What is the 1024p image checkpoint? Is it a text-to-image model, or is it an image-to-video model?

jy0205 / Pyramid-Flow

Code of Pyramidal Flow Matching for Efficient Video Generative Modeling

https://pyramid-flow.github.io/

MIT License

2.14k stars 199 forks source link

What is the 1024p image checkpoint? Is it a text-to-image model, or is it an image-to-video model? #141

Open SAT431 opened 3 days ago

feifeiobama commented 3 days ago

It is a text-to-image model. Please check image_generation_demo.ipynb for its usage.

hashnimo commented 2 days ago

You can still generate higher-resolution videos using the 384p image-to-video model. For example, if you input a 1024x576 resolution image, the output video will maintain that same resolution.

To enable this, you can modify the following code here: image.resize((width, height))

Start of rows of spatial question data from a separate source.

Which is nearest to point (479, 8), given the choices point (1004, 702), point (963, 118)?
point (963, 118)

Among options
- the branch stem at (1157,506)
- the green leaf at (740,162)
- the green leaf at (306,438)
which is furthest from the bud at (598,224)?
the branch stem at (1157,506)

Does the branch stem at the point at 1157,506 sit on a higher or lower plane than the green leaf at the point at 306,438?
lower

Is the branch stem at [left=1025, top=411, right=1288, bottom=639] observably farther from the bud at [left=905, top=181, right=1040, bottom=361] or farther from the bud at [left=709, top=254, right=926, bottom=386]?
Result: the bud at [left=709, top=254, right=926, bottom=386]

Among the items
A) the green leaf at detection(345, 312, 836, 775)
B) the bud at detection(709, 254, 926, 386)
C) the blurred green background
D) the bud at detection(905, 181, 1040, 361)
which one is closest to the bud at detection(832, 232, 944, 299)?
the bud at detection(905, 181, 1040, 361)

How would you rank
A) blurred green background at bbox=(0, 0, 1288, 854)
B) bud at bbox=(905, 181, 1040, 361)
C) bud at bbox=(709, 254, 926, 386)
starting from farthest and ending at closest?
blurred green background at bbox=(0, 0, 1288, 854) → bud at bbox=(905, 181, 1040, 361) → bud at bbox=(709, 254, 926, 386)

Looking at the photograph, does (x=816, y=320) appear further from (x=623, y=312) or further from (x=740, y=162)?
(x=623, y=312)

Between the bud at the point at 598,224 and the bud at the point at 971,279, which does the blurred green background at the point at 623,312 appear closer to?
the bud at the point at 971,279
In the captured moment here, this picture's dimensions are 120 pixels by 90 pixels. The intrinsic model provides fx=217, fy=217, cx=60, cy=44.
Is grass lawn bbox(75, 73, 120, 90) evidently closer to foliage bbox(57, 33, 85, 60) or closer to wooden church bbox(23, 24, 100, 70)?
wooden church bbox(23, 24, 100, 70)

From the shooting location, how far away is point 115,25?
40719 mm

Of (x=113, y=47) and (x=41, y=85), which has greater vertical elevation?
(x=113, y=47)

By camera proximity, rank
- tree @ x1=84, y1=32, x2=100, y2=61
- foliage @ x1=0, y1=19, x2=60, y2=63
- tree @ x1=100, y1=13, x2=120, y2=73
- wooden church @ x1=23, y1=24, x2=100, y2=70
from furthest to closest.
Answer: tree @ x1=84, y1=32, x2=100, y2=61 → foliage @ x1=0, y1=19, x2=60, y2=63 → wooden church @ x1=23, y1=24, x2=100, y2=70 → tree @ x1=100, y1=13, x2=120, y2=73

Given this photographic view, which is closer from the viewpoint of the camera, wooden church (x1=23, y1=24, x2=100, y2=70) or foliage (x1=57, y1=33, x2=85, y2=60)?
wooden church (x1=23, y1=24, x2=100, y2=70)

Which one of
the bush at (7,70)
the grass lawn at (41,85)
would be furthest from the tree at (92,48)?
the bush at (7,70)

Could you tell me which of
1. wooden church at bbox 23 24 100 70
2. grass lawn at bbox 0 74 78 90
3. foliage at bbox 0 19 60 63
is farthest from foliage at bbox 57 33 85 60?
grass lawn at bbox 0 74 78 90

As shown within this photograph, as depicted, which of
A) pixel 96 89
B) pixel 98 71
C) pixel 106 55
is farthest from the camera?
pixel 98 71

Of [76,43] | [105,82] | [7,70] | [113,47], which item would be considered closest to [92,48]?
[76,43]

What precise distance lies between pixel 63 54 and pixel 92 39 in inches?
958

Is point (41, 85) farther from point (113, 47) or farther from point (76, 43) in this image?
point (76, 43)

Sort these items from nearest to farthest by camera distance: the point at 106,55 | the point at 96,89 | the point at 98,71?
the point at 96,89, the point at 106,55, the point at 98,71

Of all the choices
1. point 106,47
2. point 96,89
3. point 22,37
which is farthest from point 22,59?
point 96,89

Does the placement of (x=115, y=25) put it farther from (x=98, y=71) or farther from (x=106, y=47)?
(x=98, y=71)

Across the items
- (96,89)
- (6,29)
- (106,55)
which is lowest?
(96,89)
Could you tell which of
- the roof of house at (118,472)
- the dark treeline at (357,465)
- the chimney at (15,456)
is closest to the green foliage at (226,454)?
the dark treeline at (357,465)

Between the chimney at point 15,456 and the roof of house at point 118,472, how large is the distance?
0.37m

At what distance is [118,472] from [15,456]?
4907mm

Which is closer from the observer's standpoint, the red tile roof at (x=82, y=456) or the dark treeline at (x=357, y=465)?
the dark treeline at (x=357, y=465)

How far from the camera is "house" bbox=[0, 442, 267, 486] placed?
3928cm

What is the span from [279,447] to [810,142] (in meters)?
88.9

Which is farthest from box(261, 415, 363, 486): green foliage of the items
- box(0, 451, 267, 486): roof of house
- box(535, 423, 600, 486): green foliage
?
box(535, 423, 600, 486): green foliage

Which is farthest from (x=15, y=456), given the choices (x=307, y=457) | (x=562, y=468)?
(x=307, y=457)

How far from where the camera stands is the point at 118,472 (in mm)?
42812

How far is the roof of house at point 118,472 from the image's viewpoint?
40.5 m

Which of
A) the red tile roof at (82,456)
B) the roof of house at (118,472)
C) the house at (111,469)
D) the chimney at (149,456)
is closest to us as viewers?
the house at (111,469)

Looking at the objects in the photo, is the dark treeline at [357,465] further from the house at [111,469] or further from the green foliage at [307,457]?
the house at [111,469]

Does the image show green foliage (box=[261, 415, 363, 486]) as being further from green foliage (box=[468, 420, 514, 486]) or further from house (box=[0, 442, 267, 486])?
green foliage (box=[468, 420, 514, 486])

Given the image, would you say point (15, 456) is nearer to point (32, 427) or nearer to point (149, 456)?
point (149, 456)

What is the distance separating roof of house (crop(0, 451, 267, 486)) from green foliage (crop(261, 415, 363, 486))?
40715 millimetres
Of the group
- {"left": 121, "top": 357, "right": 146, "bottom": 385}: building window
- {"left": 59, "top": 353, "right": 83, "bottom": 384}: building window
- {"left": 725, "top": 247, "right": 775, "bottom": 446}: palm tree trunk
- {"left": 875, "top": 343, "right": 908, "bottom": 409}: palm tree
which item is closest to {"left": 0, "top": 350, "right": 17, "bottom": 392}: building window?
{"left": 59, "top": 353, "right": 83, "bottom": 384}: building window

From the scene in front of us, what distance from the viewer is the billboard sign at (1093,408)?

feifeiobama commented 2 days ago

You can still generate higher-resolution videos using the 384p image-to-video model. For example, if you input a 1024x576 resolution image, the output video will maintain that same resolution.

To enable this, you can modify the following code here: image.resize((width, height))

Great observation, that would be relying entirely on RoPE's extrapolation capabilities. We also found it on images, but haven't tested it for video generation.